Christie also discussed gun control in the wake of last month's mass shooting in a Newtown, Conn., elementary school. He said gun control, including banning assault weapons, should be part of a larger conversation that includes things like violence in video games and other factors.

“If we don’t deal with the substance abuse issues and the mental issues and that lead to violence, we’re shortchanging this conversation,” he said. “I’m willing to have the conversation, but you’ve got to deal with these other issues; otherwise, you’re being political.”

Christie, whose name has been tossed as a potential presidential candidate in 2016, didn’t mention his political aspirations beyond the current year. 

“The only reason why you get this attention is if you’re doing your job well and you’re being an advocate for the people that elected you and that’s all this is about,” he said. “It’s not about me trying to take control of anything other than take care of the people who elected me.”

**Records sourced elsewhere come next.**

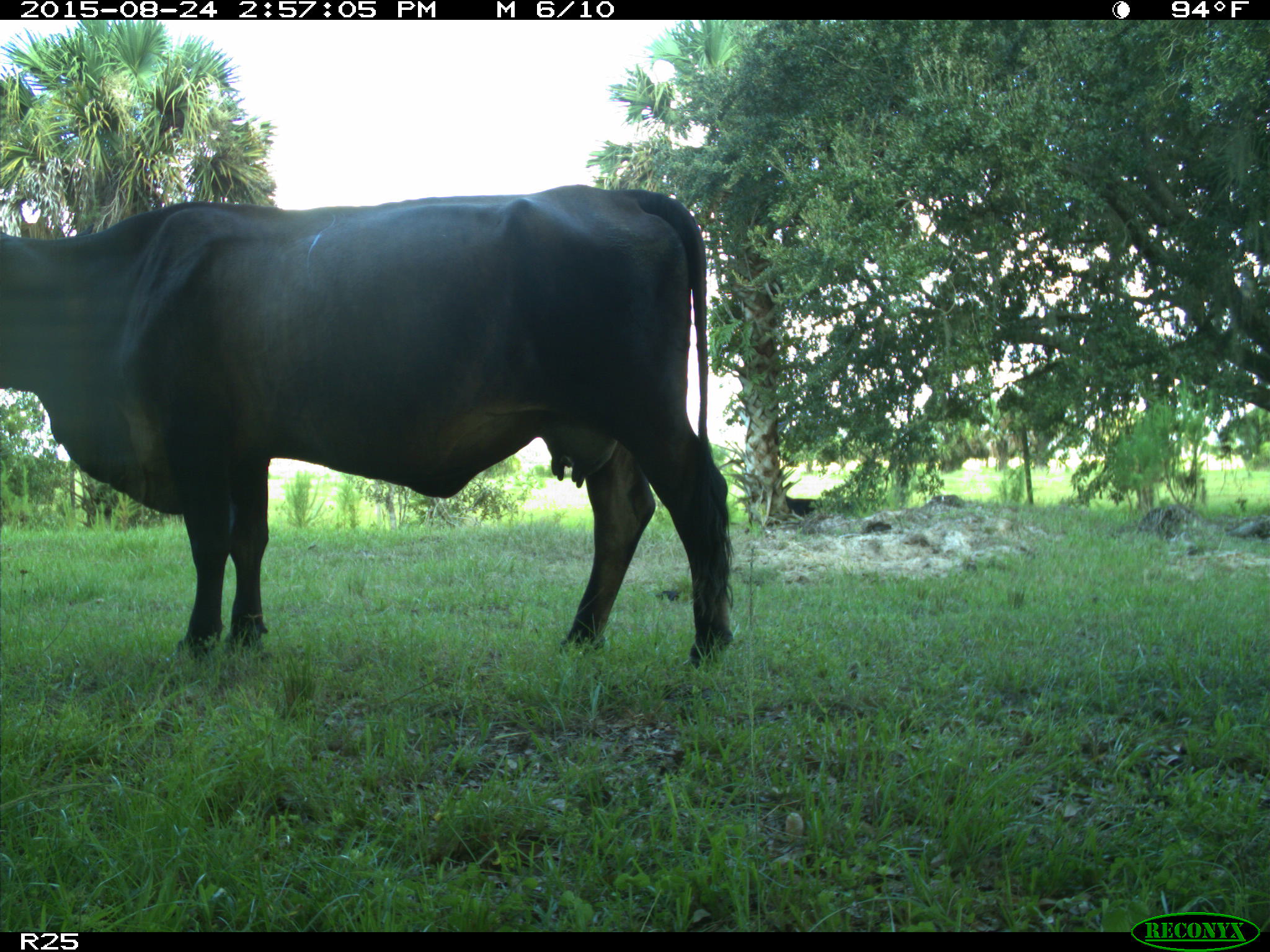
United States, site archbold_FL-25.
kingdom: Animalia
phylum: Chordata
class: Mammalia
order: Artiodactyla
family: Bovidae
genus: Bos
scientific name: Bos taurus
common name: domestic cow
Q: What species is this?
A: Bos taurus (domestic cow).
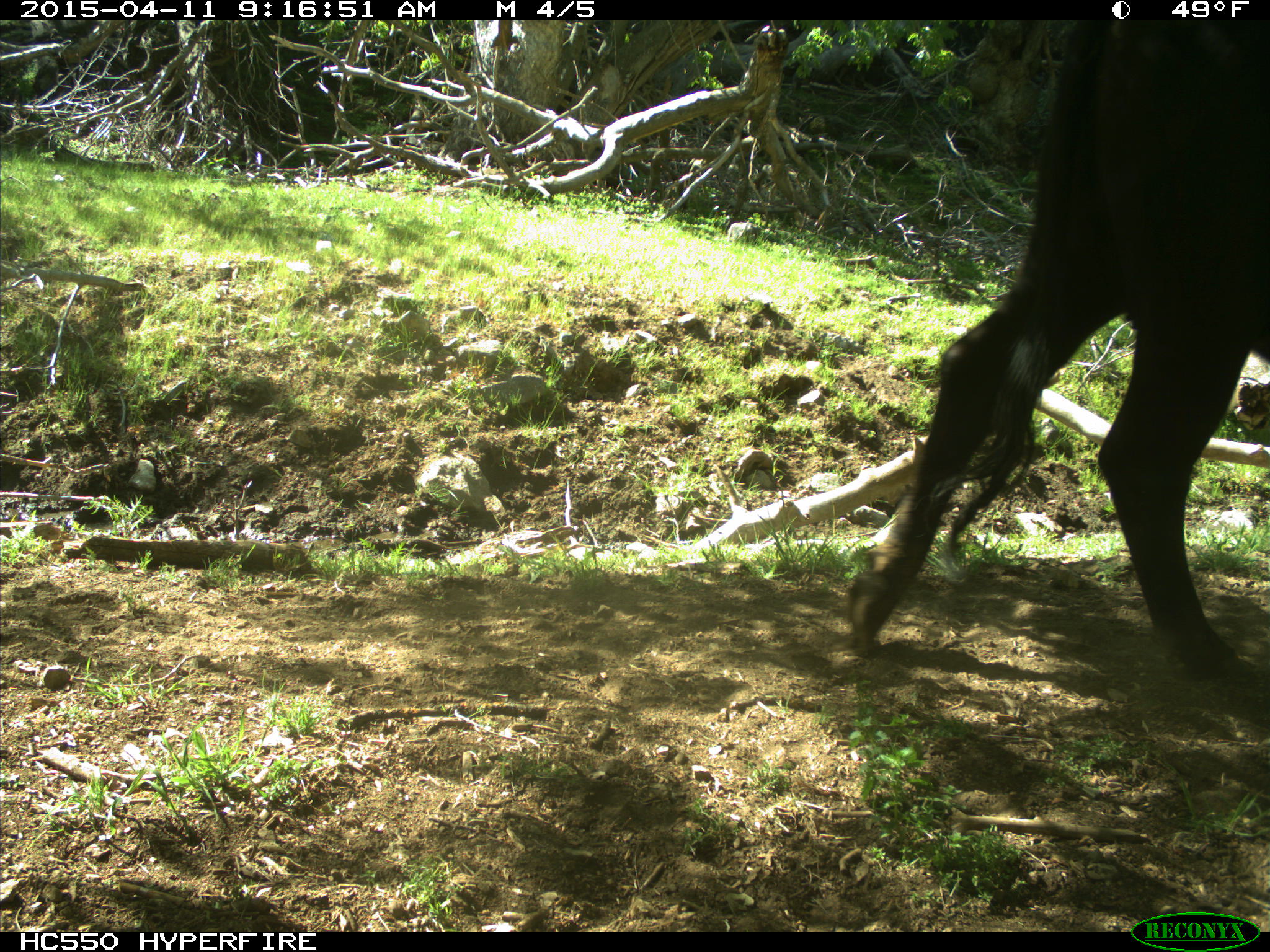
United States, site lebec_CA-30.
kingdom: Animalia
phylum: Chordata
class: Mammalia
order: Artiodactyla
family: Bovidae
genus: Bos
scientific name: Bos taurus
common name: domestic cow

Christie is expected to win re-election later this year. Despite his state’s struggling economy, a sizable foreclosure crisis and heavy property tax burdens, the governor continues to rate incredibly high in the polls. 

“I can’t figure it out,” Patrick Murray, the director of the Monmouth University Polling Institute, told the (New Jersey) Star-Ledger . “I’ve tried. I’ve polled all the things that should be his Achilles’ heel.”

Instead, his polls show that New Jersey residents love the way Christie got Democrats to work with him in the legislature. 

“Even if you disagree with him on policy issues, you give him credit for putting New Jersey first,” he said.

That was especially true when Hurricane Sandy hit. Christie's numbers skyrocketed during the crisis. 

“Sandy was made for a personality like his to shine," Murray said. "He makes you feel like he’s taking on the pain of all New Jersey.”